_DATASET EXCERPTS_
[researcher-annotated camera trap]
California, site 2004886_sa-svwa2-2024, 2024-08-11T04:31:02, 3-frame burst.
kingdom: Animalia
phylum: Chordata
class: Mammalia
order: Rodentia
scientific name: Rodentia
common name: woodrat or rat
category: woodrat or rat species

_REQUIRED WORK_
Would you please write out the entire listing exactly?

_SOLVED PROBLEM_
[researcher-annotated camera trap]
California, site 2004886_sa-svwa2-2024, 2024-08-11T04:31:02, 3-frame burst.
kingdom: Animalia
phylum: Chordata
class: Mammalia
order: Rodentia
scientific name: Rodentia
common name: woodrat or rat
category: woodrat or rat species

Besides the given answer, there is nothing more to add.